Russell Martin Harris, his daughter in-law Ula Harris and his grandson Shane Lance Harris presents Martin Harris’ wallet to Elder Oaks. © 2007 Intellectual Reserve, Inc. All rights reserved.

Martin Harris was a key figure in early Church history. He served as one of Joseph Smith’s early scribes and was one of the Three Witnesses to the divine origin of the Book of Mormon. He also used his farm in 1829 as collateral to finance printing of the first 5,000 copies of the Book of Mormon and sold 151 acres of his farm in 1831 for $3,000 to pay for its publication.

Oral tradition in the Harris family holds that the wallet was used by Martin Harris to carry the $3,000 to the printer, Egbert B. Grandin, for payment.

The wallet thought to have carried the $3,000 needed to print the first edition of the Book of Mormon. © 2007 Intellectual Reserve, Inc. All rights reserved.

Prior to his death in 1875, Martin Harris started a tradition of passing the wallet from generation to generation through the oldest Harris son by giving it to Martin Harris Jr. Martin Jr. then passed it on to Russell King Harris, who gave it to Russell Walker Harris, who gave it to Russell Martin Harris in 1964.

“The wallet has meant a lot to me and my family over the years,” said Russell Martin Harris.  “About a year ago my family and I decided it was time to donate the wallet to the Church so more people could see it.” 
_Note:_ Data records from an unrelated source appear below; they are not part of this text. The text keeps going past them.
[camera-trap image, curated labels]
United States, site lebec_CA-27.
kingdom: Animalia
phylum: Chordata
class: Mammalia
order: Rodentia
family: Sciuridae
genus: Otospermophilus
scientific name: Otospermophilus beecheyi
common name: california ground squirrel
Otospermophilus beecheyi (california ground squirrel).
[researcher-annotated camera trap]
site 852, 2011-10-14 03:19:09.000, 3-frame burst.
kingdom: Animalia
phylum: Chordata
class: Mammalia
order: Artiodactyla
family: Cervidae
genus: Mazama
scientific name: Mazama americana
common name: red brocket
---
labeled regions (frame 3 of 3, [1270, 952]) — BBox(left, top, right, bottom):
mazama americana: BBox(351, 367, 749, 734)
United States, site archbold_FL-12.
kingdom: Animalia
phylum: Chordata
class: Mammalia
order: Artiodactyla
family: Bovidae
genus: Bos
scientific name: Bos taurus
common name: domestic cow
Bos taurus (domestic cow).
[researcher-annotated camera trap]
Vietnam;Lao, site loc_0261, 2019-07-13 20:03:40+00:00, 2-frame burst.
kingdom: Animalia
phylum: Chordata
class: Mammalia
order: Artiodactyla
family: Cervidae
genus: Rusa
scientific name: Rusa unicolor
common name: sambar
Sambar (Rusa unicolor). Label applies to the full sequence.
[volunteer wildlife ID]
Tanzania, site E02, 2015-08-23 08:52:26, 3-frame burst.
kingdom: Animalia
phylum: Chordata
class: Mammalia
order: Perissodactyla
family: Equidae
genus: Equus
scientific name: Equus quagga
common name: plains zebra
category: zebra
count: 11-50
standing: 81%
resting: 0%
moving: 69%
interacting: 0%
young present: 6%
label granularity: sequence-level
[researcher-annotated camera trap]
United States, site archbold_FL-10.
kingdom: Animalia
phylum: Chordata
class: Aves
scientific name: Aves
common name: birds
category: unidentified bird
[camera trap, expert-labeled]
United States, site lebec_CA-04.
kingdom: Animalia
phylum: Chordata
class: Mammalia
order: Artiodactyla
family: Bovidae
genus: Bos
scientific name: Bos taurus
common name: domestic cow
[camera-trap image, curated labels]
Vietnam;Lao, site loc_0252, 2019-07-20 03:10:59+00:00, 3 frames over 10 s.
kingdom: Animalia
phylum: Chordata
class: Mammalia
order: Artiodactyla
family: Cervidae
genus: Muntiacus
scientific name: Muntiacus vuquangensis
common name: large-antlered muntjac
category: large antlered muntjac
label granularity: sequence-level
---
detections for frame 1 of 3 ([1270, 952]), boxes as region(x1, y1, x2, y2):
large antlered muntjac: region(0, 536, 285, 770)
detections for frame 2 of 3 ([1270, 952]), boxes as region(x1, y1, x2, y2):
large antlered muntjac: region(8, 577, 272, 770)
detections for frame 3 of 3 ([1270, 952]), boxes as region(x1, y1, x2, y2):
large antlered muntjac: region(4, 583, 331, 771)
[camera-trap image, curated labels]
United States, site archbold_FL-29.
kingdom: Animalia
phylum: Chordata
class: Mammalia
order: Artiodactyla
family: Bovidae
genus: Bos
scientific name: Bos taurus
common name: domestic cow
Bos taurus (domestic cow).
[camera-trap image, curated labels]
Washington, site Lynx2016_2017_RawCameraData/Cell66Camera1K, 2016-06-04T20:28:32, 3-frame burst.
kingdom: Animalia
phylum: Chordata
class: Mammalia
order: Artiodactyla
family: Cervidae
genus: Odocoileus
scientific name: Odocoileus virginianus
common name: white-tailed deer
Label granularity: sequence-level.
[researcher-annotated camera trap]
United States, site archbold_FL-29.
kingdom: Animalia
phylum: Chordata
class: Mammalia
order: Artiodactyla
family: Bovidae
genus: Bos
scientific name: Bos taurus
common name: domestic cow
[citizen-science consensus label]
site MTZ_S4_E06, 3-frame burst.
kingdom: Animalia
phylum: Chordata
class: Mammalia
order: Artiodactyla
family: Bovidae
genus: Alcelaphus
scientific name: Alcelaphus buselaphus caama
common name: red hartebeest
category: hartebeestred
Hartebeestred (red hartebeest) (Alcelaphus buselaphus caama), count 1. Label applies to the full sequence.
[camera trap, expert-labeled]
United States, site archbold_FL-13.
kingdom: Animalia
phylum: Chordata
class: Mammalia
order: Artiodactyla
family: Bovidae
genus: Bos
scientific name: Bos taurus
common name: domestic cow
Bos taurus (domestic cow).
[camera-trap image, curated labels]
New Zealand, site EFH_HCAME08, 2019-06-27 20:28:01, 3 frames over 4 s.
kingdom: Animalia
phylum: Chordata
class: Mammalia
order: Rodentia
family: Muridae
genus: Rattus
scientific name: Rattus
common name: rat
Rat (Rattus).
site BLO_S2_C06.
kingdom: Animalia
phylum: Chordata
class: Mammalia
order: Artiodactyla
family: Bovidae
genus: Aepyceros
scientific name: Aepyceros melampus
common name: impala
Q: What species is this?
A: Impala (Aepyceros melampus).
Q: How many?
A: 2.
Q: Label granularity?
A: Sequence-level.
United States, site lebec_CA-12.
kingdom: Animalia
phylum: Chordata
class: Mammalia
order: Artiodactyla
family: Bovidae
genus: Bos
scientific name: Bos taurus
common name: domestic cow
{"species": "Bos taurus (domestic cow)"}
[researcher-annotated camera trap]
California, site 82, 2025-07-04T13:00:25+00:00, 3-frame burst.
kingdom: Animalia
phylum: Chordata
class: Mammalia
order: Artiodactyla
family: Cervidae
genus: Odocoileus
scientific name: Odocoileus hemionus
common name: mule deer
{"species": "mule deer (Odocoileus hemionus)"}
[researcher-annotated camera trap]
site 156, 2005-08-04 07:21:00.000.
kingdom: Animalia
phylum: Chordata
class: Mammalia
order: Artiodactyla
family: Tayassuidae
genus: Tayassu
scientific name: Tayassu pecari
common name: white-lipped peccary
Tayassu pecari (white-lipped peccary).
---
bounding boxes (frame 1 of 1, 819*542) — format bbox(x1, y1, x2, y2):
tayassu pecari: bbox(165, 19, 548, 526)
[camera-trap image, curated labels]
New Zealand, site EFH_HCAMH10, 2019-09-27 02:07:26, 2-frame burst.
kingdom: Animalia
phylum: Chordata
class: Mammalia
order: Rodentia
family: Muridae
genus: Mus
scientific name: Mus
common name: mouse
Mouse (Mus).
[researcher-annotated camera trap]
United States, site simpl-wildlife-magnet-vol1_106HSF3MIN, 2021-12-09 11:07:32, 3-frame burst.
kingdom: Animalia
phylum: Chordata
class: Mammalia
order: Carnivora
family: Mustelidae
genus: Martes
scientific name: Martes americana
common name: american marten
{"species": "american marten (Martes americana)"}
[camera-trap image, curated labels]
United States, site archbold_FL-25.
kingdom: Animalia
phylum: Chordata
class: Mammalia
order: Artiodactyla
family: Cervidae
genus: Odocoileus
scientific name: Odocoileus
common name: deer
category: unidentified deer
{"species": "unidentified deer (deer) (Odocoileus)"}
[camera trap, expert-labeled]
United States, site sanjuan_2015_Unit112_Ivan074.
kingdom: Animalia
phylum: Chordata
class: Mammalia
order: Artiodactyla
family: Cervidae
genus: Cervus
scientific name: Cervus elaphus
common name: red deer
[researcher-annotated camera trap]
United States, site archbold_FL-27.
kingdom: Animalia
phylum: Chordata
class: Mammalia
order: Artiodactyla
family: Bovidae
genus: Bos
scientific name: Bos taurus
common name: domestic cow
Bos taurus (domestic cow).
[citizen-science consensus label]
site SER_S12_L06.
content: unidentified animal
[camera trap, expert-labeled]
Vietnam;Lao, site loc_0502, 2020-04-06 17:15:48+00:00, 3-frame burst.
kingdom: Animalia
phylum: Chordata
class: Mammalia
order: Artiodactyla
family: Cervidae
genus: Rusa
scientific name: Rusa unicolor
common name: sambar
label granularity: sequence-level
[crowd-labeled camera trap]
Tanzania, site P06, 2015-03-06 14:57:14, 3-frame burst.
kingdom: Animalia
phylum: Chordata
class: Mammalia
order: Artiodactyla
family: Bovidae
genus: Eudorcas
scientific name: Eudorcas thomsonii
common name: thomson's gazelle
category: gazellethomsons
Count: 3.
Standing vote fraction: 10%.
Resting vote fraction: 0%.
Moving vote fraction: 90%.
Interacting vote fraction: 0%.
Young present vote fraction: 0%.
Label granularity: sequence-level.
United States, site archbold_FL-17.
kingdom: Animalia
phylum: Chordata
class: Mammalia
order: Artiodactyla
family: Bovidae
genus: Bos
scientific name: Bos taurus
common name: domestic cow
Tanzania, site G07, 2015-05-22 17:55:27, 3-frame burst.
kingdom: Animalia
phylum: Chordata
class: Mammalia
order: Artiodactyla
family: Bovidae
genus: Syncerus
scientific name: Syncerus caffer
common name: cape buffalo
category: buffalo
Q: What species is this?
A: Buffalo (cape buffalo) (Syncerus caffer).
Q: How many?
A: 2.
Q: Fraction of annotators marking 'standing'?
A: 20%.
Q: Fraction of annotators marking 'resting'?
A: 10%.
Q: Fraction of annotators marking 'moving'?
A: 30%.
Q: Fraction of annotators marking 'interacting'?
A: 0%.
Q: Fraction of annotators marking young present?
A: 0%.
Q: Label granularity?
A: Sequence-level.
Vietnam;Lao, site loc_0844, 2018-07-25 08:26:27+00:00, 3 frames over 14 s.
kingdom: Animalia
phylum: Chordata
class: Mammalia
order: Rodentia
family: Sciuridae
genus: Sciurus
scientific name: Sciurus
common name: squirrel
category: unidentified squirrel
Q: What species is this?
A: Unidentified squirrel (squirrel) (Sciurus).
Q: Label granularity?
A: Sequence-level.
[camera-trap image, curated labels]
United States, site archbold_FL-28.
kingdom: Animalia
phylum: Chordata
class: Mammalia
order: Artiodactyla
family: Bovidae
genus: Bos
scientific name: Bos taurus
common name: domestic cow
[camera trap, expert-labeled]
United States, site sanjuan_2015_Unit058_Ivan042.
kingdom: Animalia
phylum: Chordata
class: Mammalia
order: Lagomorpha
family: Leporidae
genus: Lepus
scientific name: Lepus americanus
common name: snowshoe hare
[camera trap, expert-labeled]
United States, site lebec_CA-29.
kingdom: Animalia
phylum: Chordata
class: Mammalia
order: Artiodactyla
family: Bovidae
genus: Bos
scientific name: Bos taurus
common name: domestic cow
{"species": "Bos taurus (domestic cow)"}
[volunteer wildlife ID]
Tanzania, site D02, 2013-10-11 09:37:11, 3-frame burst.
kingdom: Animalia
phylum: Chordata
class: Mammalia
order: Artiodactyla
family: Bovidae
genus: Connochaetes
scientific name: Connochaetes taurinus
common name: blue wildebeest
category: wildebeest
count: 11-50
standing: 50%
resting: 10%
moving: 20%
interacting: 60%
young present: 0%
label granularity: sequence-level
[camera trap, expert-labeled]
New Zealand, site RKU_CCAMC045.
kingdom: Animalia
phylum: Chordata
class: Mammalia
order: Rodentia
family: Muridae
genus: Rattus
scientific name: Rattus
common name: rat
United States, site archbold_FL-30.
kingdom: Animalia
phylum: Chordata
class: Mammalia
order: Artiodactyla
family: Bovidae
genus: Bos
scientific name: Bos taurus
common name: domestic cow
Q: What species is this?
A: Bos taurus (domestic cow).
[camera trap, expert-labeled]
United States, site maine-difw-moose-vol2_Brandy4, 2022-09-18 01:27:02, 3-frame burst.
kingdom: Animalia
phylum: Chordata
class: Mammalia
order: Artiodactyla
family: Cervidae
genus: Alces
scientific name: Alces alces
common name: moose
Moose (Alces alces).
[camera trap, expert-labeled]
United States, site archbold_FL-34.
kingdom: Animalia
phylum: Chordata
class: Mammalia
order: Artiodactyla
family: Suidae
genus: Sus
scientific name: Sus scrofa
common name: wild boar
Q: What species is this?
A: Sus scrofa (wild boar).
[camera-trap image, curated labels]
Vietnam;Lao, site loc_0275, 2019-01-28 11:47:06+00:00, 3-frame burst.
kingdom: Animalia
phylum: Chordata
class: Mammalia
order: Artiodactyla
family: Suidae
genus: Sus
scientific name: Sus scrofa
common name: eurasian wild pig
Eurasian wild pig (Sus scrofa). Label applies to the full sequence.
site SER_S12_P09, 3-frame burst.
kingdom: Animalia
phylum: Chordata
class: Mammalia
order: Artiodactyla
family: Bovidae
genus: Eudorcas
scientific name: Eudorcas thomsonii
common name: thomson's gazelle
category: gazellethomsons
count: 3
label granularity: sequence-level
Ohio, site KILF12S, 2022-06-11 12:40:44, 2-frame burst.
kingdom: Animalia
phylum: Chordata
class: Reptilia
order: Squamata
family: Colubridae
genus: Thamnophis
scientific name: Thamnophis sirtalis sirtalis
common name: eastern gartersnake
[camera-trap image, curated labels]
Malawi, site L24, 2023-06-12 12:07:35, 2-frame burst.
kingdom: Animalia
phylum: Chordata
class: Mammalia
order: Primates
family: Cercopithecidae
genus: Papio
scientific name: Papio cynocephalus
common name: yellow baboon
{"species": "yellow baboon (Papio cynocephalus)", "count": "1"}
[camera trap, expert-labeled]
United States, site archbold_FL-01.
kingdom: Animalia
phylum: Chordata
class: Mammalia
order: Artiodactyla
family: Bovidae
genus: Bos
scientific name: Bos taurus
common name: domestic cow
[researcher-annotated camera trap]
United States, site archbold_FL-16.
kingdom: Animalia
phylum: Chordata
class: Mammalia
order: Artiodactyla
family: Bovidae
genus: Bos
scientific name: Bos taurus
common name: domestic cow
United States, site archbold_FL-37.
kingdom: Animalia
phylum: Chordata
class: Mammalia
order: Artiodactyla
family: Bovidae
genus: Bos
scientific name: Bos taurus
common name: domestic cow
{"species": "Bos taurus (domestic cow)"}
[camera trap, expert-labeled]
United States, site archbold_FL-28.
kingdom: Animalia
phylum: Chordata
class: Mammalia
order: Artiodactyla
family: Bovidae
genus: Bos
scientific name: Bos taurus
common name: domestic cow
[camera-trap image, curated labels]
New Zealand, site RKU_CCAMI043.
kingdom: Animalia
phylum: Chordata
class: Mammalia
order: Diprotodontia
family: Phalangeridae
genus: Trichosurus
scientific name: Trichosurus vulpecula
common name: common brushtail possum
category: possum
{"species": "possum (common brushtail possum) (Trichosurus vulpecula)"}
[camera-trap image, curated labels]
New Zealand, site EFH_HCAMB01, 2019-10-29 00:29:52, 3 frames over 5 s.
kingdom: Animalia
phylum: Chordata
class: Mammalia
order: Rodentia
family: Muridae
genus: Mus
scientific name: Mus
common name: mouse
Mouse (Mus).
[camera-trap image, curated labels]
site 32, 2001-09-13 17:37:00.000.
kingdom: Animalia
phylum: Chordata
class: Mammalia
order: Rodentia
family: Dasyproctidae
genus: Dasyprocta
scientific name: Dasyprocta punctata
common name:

According to Richard Oman, curator of acquisitions at the Museum of Church History and Art, the wallet is a very significant historical piece. “Martin Harris was a very prosperous farmer and was one of the most socially and politically prominent members of the community,” said Oman. “He made huge sacrifices to finance the printing of the Book of Mormon and join the Church. This wallet makes visually tangible the testimony of Martin Harris.”